けいこと日本人2

稽古事──とくに遊芸の稽古は、世間一般の生活と遊離した「夢の世界」に遊んでみたいという人間の潜在願望を、かなり容易に叶えてくれます。

我々が「茶の世界」にいるのは、現実の生活と、茶の世界の生活と言う二重生活を楽しめるから…ということですな?

これが全てではないような気もしますが、少なくとも上記は正しい。

一意専心でないとお茶が楽しくないのもこれが理由だし、仕事が忙しければ忙しいほどお茶が楽しいのも、このせいでしょう。

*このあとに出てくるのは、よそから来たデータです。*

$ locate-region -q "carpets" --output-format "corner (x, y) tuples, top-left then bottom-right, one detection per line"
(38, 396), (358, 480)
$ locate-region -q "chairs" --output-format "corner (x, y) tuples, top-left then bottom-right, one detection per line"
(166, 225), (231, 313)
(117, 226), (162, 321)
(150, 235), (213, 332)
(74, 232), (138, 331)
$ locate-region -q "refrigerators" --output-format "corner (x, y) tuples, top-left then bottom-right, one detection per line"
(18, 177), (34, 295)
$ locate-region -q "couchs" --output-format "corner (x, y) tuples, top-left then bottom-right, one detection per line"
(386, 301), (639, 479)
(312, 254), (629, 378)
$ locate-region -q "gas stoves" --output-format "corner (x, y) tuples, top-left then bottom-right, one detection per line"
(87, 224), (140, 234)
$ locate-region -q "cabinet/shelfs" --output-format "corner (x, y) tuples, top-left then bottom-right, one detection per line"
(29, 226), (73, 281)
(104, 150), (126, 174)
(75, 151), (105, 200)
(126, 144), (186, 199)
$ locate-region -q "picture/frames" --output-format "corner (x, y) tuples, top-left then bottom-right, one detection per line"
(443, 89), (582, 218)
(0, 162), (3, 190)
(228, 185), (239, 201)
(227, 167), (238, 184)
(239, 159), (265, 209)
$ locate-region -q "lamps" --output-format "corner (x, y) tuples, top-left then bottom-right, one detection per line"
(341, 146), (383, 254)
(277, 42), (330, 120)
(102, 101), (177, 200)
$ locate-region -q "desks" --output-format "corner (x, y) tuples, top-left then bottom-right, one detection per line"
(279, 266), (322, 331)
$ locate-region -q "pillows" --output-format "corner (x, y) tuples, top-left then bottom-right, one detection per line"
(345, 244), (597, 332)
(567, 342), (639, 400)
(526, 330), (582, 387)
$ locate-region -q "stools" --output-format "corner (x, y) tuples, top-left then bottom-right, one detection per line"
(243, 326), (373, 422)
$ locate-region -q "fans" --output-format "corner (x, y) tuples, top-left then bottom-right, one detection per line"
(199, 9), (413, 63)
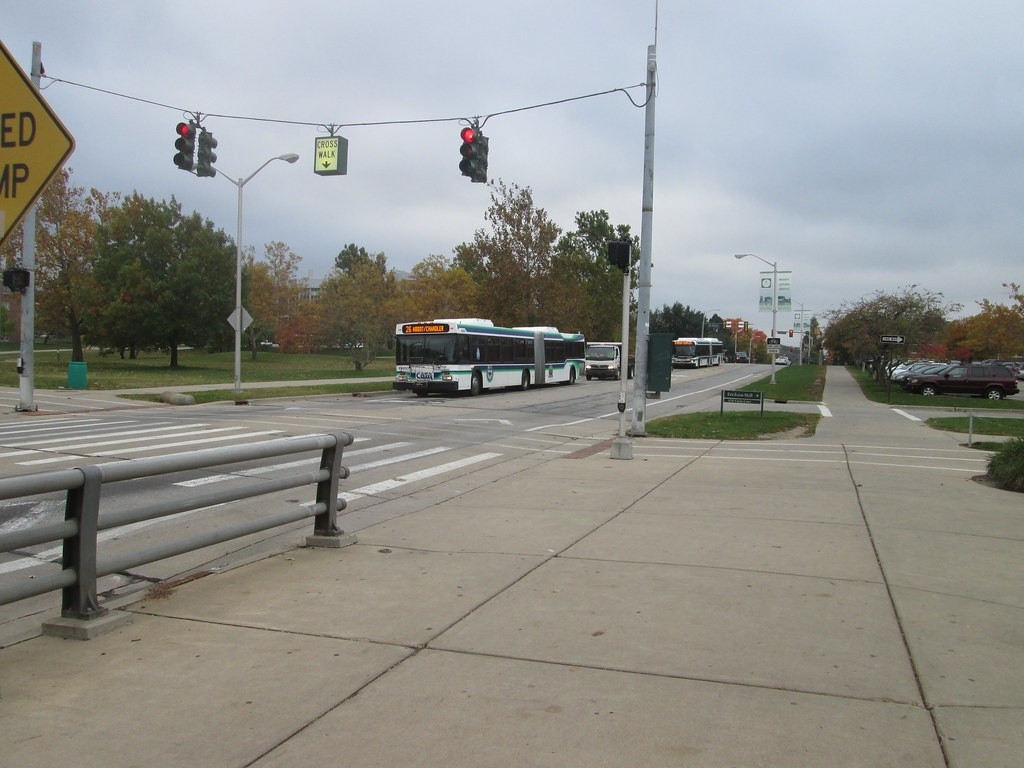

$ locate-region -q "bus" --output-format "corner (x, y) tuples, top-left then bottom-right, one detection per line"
(388, 318), (587, 397)
(671, 338), (724, 369)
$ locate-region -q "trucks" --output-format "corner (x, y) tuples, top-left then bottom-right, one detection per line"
(586, 342), (635, 380)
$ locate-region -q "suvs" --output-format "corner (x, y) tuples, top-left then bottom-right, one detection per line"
(905, 364), (1020, 400)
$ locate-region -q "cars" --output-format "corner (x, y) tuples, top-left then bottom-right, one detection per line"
(775, 356), (791, 365)
(869, 358), (1024, 391)
(723, 356), (728, 363)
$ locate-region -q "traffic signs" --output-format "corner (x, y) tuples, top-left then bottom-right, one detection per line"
(313, 134), (348, 177)
(880, 335), (905, 345)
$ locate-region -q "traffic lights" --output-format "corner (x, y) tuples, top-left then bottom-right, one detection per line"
(172, 122), (196, 170)
(458, 127), (478, 177)
(197, 131), (218, 177)
(789, 330), (793, 337)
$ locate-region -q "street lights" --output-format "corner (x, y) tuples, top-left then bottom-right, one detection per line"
(178, 152), (300, 406)
(702, 309), (720, 338)
(734, 252), (777, 385)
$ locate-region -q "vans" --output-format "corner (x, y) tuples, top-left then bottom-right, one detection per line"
(736, 352), (748, 363)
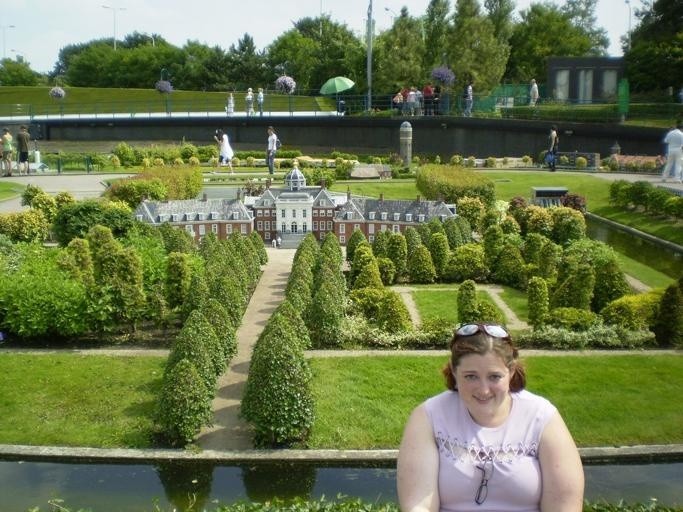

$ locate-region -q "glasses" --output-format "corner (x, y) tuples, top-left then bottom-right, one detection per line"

ワンマン社長が、地位も財力もくらべものにならぬ青二才の書生に頭ごなしにしごかれてヒーヒー言っている図など、威張って暮すに飽きた者の珍しい遊びなのでしょう。
(略)
夢の中ですから実社会の地位も力も通用しません。
その社会だけの独特なルールや常識がすべてを支配するのです。
これを容認することが夢を見るための絶対条件となります。

「容認」という言葉が重いですな。

「容認」するためには、自らが進んで身を投じないといけない。
子供が「やらされる」稽古が続かないのは、この為でしょう。

逆に言えば、夢だから覚めることもあります。
ことに居心地が悪く、苦痛を伴う夢は覚めやすく、一旦覚めたら二度とその世界に戻りたいと思わないでしょう。
われわれその世界で生活しているものは、いかに良い夢を店、いかに長く深く楽しんでもらうかに心血をそそがねばなりません。

おおぅ。それ言っちゃいますか。
稽古事の先生…という、威厳を保ちつつ、エンターテインを与え、収入を得る。求道といいつつのお仕事のことを。
エンターテインに走り過ぎると、卑しくなって客が覚めてしまうという、非常に難しいお仕事のことを。

明治の初頭、茶道家が「遊芸人の興行」として税を取られそうになっていたのも、故無いわけではないわけで…。

そういう意味で、家元の権威ってのは威厳をキープしながら娯楽を提供し収入を得る…という難題に対しての、ひとつの解答かもしれませんね。